Appearing in many forms –– stand-up, hand-held and somewhere in between –– the microplane is used to more finely shred, or zest, anything from nutmeg and cheese to the rind of any citrus fruit.
This handy tool can be found at any kitchen store or online at the following places:
The Cupboard / $9.95 to $14.95 / http://www.thecupboard.net / 152 S. College Ave.
Williams-Sonoma / $16.95 / http://www.williams-sonoma.com
Crate&Barrel / $14.95 to $34.95 / http://www.crateandbarrel.com
No one wants to wait overnight for steaks to marinate. And as Mike put it, “I want my tender meat, and I want it now.”
For great meats fast, use a meat tenderizer –– there’s two kinds.
The first is the mallet, which looks like it sounds. Simply pound a piece of meat while pulling outward on its edges. Eventually, the meat will become softer and cook up nice and juicy.
The second is a tenderizer with sharpened columns that act as little needles, puncturing the meat and allowing for marinades to soak in. The device looks like a hand-held stamp used on postal or legal documents.
Find the meat tenderizer at:
The Cupboard / $11.95 to $35.95 / http://www.thecupboard.net / 152 S. College Ave.
Williams-Sonoma / $28 / http://www.williams-sonoma.com
Crate&Barrel / $14.95 / http://www.crateandbarrel.com
Onions bring tears to the eyes of even the most insensitive person. But hey, there’s nothing wrong with a good cry session, especially when food’s involved.
One company has come up with a product that’ll keep your tear ducts dry throughout the cooking process. Known as Onion Goggles, these souped-up sunglasses have foam seals to keep pervasive onion fumes away from your eyes.
While we think you’d save money buying a pair of cheap Speedo goggles, here’s where to buy those made for onions, not water.
The Cupboard / $21.95 / http://www.thecupboard.net / 152 S. College Ave.
Tundra specialties / $15.49 / http://www.etundra.com
Amazon / $19.95 / http://www.amazon.com
Dash Pinch Smiggen measuring spoons
These novelty spoons are ridiculous. Dashes, pinches and smiggens are negligible measurements that are better made by feel, sight and taste. And while the three spoons run $3.95 at The Cupboard on College Avenue, your money is better spent on one of the store’s candies or chocolates.

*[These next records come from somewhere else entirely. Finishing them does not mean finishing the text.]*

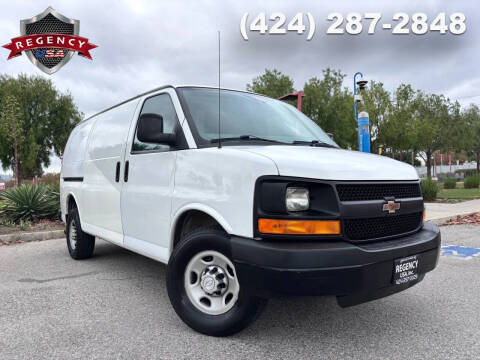 2014 Chevrolet Express 2500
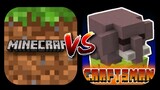 Minecraft VS Main Craftsman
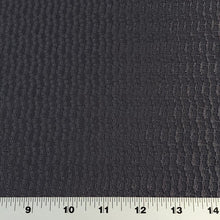 Load image into Gallery viewer, Swim Fabric - Medium Gray Textured Swimsuit Fabric, Unique and Pretty Fabric for Swimwear Activewear- 4 Way Stretch - Sold by the 1/2 Yard
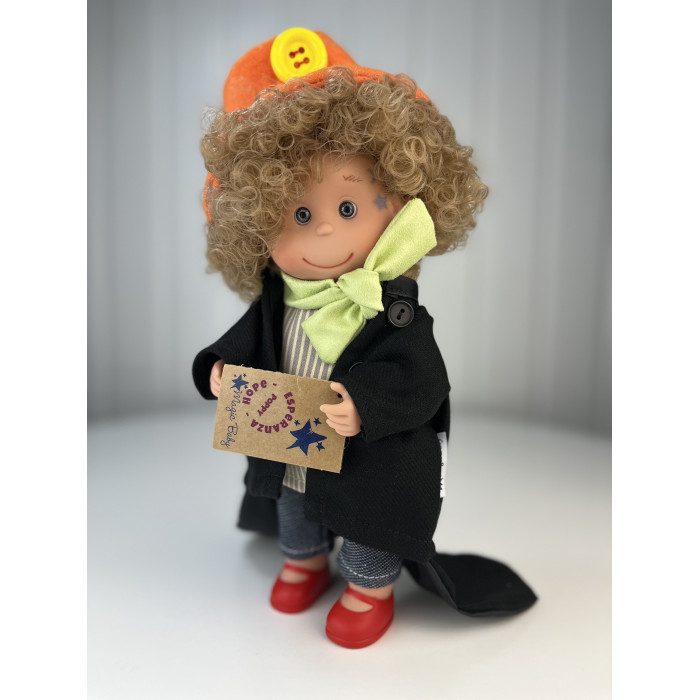 цена Куклы и одежда для кукол Lamagik S.L. Кукла Пуппи - Надежда 25 см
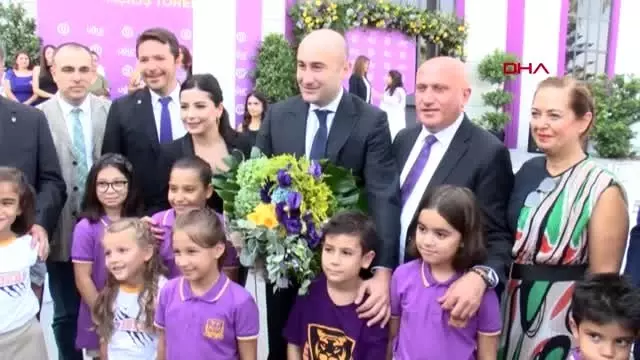 Uğur okulları adana kampüsü açıldı Uğur okulları adana kampüsü açıldı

The simplest way to get garlic is: take a garlic clove, break off one of the clove’s pieces, crush the piece with the flat edge of a large knife and put the crushed pieces into a hand-held garlic press.
But the Chef’n company decided to make the process more … childlike?
They created a small, two-wheeled contraption that minces garlic cloves using small blades contained in a tiny, clear globe. The blades spin as the user rolls the wheels back and forth across a countertop.
For $9.95, this little plastic gadget would appear to have a shorter lifespan than most garlic presses, most of which are made of stainless steel. The small wheely motion, however, seems more fun.